Completion percentage: The SEC limits this category to quarterbacks who have completed at least 300 passes, and among that group, Tebow ranked second entering the season and ends his career in the same spot. Tebow completed 213 of his 314 attempts in 2009, a 67.8 percent completion rate. That's the third-best mark in SEC history for QBs who completed at least 200 passes. Tim Couch holds the season record at 72.3 percent at Kentucky in 1998. Tebow finished 0.002 percent behind the second-place mark of 67.836 achieved by Russell at LSU in 2006.
The 2009 performance edged up Tebow's career mark to 66.4 percent, behind only the 67.1 percent of Couch from 1996 through '98 in SEC history.
In a strange twist, Tebow did better an existing NCAA career completion percentage record without breaking the SEC mark. The NCAA divides this record into passers with between 875 and 999 attempts and those with at least 1,000 attempts. The 875-to-999 record had been held by Scott Milanovich, who completed 66.2 percent of his passes from 1992 through '95, so Tebow broke this record. Although, again, he's running second to Bradford, who also is in this category and has a career completion mark of 67.6 percent.
It's a non-record, though, because the player who leads the 1,000-or-more category -- Hawaii's Brennan -- completed 70.4 percent of his passes, better than the record in the category with fewer attempts.
Passing yards: Tebow didn't have a prayer of breaking the SEC career mark of 11,528 yards set by David Greene at Georgia from 2001 through '04. Tebow finished with 9,285, good for 11th in SEC history.
Touchdown passes: Tebow threw 21 TD passes in 2009, his lowest output as a starter. That still moved him into a tie for third on the SEC's all-time list with Leak at 88. With Manning second at 89, Wuerffel's 114 career TD are 25 more than any other SEC player has had.
Tebow holds other SEC and NCAA records not examined here, such as the league's season mark for TD responsibility and NCAA streaks for games with both a passing and rushing TD. And he remains the only player in NCAA history to rush for 20 TDs and pass for 20 TDs in the same season.

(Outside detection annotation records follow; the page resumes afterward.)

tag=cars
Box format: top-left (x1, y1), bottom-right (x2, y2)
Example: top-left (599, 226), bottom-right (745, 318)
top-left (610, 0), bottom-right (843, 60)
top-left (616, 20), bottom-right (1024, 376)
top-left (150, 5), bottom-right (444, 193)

He became the second player in SEC history to lead his team in both passing and rushing for three consecutive seasons, the second player in SEC history to lead the conference in passing for three consecutive seasons, and the second player to be chosen as the AP's All-SEC QB for three consecutive seasons.
And while he did not become the second player to win the Heisman Trophy twice or the first player to win the Maxwell Award three times -- as he had a chance to do in 2009 -- he again was selected by the league's coaches as the SEC Offensive Player of the Year (ahead of the 2009 Heisman Trophy winner, Alabama RB Mark Ingram).
So does all of that make Tebow the greatest player in SEC history? That's for you to decide.
When the Press-Register selected its SEC 75th anniversary team in 2007, it chose Wuerffel as the greatest player in the conference's history. Wuerffel had several of his records broken by Tebow. Both won a Heisman Trophy and both led their teams to a national championship. Tebow was the QB when Florida set or tied SEC records for most victories in two, three, four and five seasons. Wuerffel was the starting QB in three SEC championship-game victories -- no other QB has done it more than once -- and played on a fourth conference title team.
So did Tebow surpass Wuerffel, or should Herschel Walker have been the choice all along?